ARTICLE ABSTRACT
Regulation of cancer stemness has recently emerged as a new gain-of-function (GOF) property of mutant p53. In this study, we identify miR-324-5p as a critical epigenetic regulator of cancer stemness and demonstrate its role in mediating GOF-mutant p53-driven stemness phenotypes. We report that miR-324–5p is upregulated in human cancer cell lines and non–small cell lung carcinoma (NSCLC) tumors carrying TP53 GOF mutations. Mechanistically, we show that GOF mutant p53 upregulates miR-324–5p expression via c-Myc, an oncogenic transcription factor in cancer cells.
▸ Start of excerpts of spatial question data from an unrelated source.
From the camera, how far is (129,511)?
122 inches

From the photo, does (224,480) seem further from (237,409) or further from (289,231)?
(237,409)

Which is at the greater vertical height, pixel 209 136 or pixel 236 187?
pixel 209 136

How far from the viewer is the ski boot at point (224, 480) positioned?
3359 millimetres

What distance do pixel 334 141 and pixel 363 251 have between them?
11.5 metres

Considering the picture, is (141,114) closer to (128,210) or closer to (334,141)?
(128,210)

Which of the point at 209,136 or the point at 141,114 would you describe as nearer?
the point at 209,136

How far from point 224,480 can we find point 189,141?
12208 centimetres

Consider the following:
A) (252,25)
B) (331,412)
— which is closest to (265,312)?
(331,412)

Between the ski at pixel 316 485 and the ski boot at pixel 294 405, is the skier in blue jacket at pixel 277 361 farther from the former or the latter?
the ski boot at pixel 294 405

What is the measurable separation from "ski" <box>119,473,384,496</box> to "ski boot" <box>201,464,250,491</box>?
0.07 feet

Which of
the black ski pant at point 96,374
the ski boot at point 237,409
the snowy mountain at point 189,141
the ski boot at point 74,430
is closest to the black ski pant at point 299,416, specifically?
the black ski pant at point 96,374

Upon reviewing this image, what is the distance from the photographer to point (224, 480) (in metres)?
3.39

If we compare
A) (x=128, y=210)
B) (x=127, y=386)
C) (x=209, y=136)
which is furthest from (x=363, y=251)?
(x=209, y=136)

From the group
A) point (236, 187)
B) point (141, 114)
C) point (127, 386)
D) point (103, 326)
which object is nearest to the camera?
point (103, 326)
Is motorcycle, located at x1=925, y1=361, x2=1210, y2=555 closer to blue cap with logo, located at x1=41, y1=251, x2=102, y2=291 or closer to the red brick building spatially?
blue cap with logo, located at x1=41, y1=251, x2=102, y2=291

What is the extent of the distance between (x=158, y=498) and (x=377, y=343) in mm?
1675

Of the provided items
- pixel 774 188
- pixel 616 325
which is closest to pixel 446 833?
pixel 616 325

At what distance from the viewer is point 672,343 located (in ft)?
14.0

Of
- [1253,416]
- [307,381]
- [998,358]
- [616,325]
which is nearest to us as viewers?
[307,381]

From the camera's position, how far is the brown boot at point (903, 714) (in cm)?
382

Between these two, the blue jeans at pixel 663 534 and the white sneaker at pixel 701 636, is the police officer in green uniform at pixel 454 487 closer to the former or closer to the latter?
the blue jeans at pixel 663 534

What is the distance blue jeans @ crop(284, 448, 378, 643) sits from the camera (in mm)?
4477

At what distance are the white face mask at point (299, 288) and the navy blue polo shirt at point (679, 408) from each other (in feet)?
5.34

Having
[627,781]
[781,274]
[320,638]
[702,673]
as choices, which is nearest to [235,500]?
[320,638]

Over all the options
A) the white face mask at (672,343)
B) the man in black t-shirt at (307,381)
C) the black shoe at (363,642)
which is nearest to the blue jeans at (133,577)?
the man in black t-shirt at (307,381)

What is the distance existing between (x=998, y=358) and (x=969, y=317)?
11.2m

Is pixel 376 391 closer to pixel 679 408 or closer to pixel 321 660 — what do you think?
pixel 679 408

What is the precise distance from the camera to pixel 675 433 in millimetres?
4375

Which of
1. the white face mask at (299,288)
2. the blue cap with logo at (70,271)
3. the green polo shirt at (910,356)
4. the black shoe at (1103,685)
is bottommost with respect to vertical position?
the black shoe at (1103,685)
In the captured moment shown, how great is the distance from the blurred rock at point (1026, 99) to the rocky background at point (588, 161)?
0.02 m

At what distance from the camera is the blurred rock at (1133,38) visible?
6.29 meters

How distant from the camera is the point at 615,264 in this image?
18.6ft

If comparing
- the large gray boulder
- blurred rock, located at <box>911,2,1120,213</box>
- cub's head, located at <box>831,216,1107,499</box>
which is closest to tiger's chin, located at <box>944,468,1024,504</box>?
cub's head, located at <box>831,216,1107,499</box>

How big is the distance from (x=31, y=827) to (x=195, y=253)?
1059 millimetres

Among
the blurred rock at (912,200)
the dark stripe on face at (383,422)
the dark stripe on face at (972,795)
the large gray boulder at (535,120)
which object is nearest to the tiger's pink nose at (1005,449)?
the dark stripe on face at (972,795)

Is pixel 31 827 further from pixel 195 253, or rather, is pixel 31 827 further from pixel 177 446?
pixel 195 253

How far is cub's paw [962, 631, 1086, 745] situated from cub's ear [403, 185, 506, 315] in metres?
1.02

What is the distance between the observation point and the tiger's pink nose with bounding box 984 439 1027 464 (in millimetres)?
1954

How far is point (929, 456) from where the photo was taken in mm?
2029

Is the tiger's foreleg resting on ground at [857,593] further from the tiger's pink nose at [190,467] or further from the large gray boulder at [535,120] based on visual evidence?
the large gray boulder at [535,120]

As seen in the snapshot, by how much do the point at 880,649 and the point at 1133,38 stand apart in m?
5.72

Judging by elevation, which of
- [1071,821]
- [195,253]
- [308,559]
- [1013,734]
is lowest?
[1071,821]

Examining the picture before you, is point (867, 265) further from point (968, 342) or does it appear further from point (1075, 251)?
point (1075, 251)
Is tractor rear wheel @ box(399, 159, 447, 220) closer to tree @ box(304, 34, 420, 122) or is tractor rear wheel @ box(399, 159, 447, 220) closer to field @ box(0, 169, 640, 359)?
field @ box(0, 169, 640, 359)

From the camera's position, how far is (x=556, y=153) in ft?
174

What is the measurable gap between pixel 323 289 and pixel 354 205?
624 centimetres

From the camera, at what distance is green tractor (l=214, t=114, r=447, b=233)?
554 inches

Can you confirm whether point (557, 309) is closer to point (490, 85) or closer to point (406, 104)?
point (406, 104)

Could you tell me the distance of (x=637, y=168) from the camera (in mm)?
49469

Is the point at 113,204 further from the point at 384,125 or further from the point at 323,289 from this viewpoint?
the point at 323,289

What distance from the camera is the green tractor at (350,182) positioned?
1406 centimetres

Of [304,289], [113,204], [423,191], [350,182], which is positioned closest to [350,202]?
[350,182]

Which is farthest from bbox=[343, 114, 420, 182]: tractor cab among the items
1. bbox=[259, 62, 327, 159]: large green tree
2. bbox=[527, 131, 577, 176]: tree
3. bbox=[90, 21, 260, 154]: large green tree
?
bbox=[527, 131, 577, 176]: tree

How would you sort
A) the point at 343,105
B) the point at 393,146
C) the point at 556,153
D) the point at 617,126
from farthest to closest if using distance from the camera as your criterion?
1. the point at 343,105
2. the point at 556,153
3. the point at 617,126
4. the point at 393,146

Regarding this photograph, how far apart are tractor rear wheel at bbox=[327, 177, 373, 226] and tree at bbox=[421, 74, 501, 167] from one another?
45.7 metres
Our experimental results suggest that miR-324–5p–induced CSC phenotypes stem from the downregulation of CUEDC2, a downstream target gene of miR-324–5p. Accordingly, CUEDC2 complementation diminishes elevated CSC marker expression in miR-324–5p–overexpressing cancer cells. We further demonstrate that mutant p53 cancer cells maintain a low level of CUEDC2 that is rescued upon miR-324–5p inhibition. Importantly, we identify CUEDC2 downregulation as a novel characteristic feature of TP53-mutated human cancers. We show that activation of NF-κB due to downregulation of CUEDC2 by miR-324–5p imparts stemness in GOF mutant p53 cancer cells. Finally, we provide evidence that TP53 mutations coupled with high miR-324–5p expression predict poor prognosis in patients with lung adenocarcinoma. Thus, our study delineates an altered miR-324–5p-CUEDC2-NF-κB pathway as a novel regulator of GOF mutant p53-driven cancer stemness.
Our findings implicate miRNA-324–5p as a novel epigenetic modifier of human cancer stemness.